Court name
HC: Family Division (Uganda)
Case number
FC Guardianship Application 1 of 2020
Judgment date
10 June 2021
Title

In the Matter of N. B (An Infant) By K (FC Guardianship Application 1 of 2020) [2021] UGHCFD 2 (10 June 2021);

Cite this case
[2021] UGHCFD 2
Coram
Ojok, J

THE REPUBLIC OF UGANDA

IN THE HIGH COURT OF UGANDA AT MPIGI

FC GUARDIANSHIP APPLICATION NO. 001 OF 2020

IN THE MATTER OF TUMUSIIME NATHAN BOTH (An infant)

AND

IN THE MATTER OF AN APPLICATION FOR LEGAL GUARDIANSHIP BY KWIZERA BESI

 

BEFORE: HIS LORDSHIP HON. JUSTICE OYUKO. NATHONY OJOK, JUDGE

Ruling

The petitioner brought this application for legal guardianship of a boy Tumusiime Nathan Both, aged 8 years old and the petitioner is his biological father.

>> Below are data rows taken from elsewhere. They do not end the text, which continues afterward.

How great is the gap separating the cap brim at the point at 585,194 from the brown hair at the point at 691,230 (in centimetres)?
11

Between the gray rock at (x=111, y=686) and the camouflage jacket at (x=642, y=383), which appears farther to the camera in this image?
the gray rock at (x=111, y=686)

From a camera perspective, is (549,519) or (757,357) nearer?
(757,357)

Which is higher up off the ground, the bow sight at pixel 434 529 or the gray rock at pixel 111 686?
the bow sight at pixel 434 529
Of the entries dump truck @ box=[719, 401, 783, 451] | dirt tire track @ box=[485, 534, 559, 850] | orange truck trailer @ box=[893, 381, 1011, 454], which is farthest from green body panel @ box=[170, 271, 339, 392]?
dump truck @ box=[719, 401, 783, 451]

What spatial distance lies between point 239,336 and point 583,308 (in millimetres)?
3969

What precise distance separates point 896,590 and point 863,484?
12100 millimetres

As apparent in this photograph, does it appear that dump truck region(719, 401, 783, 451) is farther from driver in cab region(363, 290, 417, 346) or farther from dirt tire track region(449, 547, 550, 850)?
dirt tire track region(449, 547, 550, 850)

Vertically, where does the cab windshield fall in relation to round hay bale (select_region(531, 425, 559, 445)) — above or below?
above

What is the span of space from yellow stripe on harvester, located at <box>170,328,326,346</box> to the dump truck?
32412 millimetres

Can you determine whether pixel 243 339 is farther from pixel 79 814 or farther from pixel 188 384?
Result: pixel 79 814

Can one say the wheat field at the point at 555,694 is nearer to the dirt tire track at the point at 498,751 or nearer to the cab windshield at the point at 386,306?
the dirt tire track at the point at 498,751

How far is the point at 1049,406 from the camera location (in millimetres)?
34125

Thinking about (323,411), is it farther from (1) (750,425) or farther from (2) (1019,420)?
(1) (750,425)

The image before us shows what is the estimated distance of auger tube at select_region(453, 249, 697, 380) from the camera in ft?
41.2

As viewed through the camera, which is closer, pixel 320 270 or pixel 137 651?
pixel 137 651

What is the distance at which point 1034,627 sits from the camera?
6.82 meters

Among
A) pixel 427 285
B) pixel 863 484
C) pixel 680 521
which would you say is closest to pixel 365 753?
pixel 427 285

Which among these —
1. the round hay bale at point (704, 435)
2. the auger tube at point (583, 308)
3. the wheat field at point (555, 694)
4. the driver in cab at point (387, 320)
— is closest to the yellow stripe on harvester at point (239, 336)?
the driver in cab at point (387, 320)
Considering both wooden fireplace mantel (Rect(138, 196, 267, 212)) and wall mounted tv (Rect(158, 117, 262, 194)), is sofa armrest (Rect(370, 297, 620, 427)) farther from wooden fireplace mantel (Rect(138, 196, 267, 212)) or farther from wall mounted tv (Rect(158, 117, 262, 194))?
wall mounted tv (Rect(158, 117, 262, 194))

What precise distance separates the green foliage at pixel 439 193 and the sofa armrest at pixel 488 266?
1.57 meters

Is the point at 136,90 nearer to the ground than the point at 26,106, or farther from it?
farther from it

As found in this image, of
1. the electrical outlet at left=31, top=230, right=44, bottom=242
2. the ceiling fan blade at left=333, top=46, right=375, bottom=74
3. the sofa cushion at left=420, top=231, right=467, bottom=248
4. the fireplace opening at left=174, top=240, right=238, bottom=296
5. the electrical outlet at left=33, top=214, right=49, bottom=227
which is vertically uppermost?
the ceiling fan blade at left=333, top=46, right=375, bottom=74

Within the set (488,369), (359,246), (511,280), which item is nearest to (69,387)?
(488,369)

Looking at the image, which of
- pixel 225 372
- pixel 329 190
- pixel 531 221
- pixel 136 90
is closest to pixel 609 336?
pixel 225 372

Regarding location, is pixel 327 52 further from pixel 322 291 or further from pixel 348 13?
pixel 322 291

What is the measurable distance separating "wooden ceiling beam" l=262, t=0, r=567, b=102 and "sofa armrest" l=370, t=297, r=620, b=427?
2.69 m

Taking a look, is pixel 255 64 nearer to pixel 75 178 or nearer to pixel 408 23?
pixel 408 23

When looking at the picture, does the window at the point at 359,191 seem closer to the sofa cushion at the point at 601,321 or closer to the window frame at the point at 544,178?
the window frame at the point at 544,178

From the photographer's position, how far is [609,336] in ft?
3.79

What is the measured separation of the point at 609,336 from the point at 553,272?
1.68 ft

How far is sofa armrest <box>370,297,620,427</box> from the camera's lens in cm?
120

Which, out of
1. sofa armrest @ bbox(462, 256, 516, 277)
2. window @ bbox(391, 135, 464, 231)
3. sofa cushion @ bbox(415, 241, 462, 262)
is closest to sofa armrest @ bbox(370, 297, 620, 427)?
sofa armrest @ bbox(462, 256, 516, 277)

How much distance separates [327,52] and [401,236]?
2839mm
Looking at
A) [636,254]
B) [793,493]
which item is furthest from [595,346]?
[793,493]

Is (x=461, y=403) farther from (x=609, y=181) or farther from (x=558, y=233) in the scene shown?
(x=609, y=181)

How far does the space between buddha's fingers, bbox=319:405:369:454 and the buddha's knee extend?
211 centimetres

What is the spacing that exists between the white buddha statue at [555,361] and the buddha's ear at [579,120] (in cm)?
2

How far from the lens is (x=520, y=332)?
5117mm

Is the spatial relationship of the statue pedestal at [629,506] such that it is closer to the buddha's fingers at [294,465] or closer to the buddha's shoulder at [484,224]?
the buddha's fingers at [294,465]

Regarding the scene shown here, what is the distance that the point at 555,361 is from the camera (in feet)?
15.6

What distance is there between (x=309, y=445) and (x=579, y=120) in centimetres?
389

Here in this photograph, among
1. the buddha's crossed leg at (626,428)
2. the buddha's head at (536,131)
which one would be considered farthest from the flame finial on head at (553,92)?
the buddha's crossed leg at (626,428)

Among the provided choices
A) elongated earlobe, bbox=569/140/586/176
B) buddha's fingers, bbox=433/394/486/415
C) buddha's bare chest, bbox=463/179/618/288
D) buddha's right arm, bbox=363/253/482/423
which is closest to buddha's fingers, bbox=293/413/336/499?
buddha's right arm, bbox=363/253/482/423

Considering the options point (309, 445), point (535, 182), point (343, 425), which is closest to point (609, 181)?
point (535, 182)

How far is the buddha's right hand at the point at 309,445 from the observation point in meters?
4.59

The petition is brought under Sections 3, 4, 5, 43(a), 439(b), 44(f) and 44(g) of the Children’s Act as amended.

The Petitioner is a Ugandan citizen, a farmer by occupation and a resident of Kawungezi/Rwakibira, Madu Sub-County, Kigezi Parish, Gomba Distrcit. He is married to Mutesi Scovia, the mother to Tumusiime Nathan Both.

That the petitioner and Tumusiime Nathan Both are joint proprietors of land comprised in FRV 1779, Folio 22, Block 380, Plot 35 at Kawungezi as well as LRV 1853, Folio 1, Block 380, Plot 34 at Kawungezi measuring 72.966 hectares and 2.5100 hectares respectively. The properties are used as pastoral grounds and residence. Certificates of title were obtained.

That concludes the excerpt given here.